A block of data:
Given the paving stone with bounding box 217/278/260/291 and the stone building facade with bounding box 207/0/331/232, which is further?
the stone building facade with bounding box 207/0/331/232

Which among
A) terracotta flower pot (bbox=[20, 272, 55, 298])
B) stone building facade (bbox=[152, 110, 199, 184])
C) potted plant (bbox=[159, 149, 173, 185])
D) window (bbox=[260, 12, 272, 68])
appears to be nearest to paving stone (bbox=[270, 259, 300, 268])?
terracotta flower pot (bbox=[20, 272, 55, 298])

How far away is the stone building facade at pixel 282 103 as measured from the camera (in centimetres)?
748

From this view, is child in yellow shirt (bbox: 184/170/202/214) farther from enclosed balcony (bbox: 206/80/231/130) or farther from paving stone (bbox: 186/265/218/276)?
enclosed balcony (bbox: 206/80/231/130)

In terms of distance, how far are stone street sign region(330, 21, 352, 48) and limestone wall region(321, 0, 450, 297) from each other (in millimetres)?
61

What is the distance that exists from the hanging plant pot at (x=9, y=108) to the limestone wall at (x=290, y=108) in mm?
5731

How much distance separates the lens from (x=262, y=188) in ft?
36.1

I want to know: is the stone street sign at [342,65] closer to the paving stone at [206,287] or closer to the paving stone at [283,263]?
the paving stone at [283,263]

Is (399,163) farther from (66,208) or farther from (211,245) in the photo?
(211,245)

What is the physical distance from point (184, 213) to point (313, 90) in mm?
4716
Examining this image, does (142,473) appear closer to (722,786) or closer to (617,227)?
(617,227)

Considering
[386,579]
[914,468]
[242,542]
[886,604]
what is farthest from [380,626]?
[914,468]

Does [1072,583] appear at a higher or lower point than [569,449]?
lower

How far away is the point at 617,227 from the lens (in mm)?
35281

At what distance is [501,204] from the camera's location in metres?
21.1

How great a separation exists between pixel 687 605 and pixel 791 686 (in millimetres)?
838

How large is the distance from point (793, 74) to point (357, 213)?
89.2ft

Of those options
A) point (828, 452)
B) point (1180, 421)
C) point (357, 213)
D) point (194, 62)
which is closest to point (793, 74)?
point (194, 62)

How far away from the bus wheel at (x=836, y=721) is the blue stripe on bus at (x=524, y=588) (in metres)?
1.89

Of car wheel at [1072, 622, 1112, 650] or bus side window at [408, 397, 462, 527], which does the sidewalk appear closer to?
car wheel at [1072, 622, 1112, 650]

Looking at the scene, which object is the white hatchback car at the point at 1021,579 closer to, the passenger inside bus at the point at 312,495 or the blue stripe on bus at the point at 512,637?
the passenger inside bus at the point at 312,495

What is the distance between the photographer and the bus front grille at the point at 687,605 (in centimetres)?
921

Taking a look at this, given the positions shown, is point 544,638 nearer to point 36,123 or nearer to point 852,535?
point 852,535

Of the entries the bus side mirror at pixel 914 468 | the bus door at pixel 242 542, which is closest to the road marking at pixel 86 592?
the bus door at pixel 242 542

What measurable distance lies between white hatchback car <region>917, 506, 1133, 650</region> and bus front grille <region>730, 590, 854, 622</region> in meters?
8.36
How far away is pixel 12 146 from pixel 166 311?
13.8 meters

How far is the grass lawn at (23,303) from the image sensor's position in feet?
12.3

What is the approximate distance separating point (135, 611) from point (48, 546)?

■ **Goal**
Extract the data in full. Keep it word for word.

■ **Solved exercise**
Given the paving stone with bounding box 217/278/260/291 and the stone building facade with bounding box 207/0/331/232, which is further?
the stone building facade with bounding box 207/0/331/232

Which among
A) terracotta flower pot (bbox=[20, 272, 55, 298])
B) stone building facade (bbox=[152, 110, 199, 184])
C) potted plant (bbox=[159, 149, 173, 185])
D) window (bbox=[260, 12, 272, 68])
appears to be nearest to paving stone (bbox=[270, 259, 300, 268])?
terracotta flower pot (bbox=[20, 272, 55, 298])

How far away is the stone building facade at pixel 282 103 as measured from the camera (in centimetres)?
748

From this view, is child in yellow shirt (bbox: 184/170/202/214) farther from enclosed balcony (bbox: 206/80/231/130) or farther from paving stone (bbox: 186/265/218/276)?
enclosed balcony (bbox: 206/80/231/130)

In terms of distance, how far are stone street sign region(330, 21, 352, 48) and limestone wall region(321, 0, 450, 297) from each other (in millimetres)?
61

What is the distance that exists from the hanging plant pot at (x=9, y=108) to the limestone wall at (x=290, y=108) in mm?
5731

How much distance separates the lens from (x=262, y=188) in ft?
36.1

I want to know: is the stone street sign at [342,65] closer to the paving stone at [206,287] or closer to the paving stone at [283,263]?
the paving stone at [283,263]

Is (399,163) farther from (66,208) or farther from (211,245) in the photo?
(211,245)

What is the physical distance from point (184, 213) to point (313, 90) in mm?
4716
Examining this image, does (142,473) appear closer to (722,786) or closer to (617,227)?
(617,227)

Considering
[386,579]
[914,468]
[242,542]
[886,604]
what is farthest from [380,626]?
[914,468]

Does [1072,583] appear at a higher or lower point than [569,449]?
lower

How far away is the point at 617,227 from the lens (in mm)?
35281

At what distance is [501,204] from the camera's location in metres?
21.1

How great a separation exists between pixel 687 605 and pixel 791 686 (in millimetres)?
838

How large is the distance from point (793, 74) to point (357, 213)?
89.2ft

Of those options
A) point (828, 452)
B) point (1180, 421)
C) point (357, 213)
D) point (194, 62)
which is closest to point (793, 74)?
point (194, 62)

How far away from the bus wheel at (x=836, y=721) is the blue stripe on bus at (x=524, y=588) (in metres)?
1.89

Of car wheel at [1072, 622, 1112, 650] or bus side window at [408, 397, 462, 527], which does the sidewalk appear closer to?
car wheel at [1072, 622, 1112, 650]

Looking at the scene, which object is the white hatchback car at the point at 1021,579 closer to, the passenger inside bus at the point at 312,495 or the blue stripe on bus at the point at 512,637?
the passenger inside bus at the point at 312,495

What is the distance between the photographer and the bus front grille at the point at 687,605 (in centimetres)?
921

Taking a look at this, given the positions shown, is point 544,638 nearer to point 36,123 or nearer to point 852,535?
point 852,535

Of the entries the bus side mirror at pixel 914 468 | the bus door at pixel 242 542, which is closest to the road marking at pixel 86 592?
the bus door at pixel 242 542

What measurable distance lies between white hatchback car <region>917, 506, 1133, 650</region> and bus front grille <region>730, 590, 854, 622</region> in meters?
8.36
How far away is pixel 12 146 from pixel 166 311?
13.8 meters

How far is the grass lawn at (23,303) from the image sensor's position in feet?
12.3

What is the approximate distance separating point (135, 611) from point (48, 546)?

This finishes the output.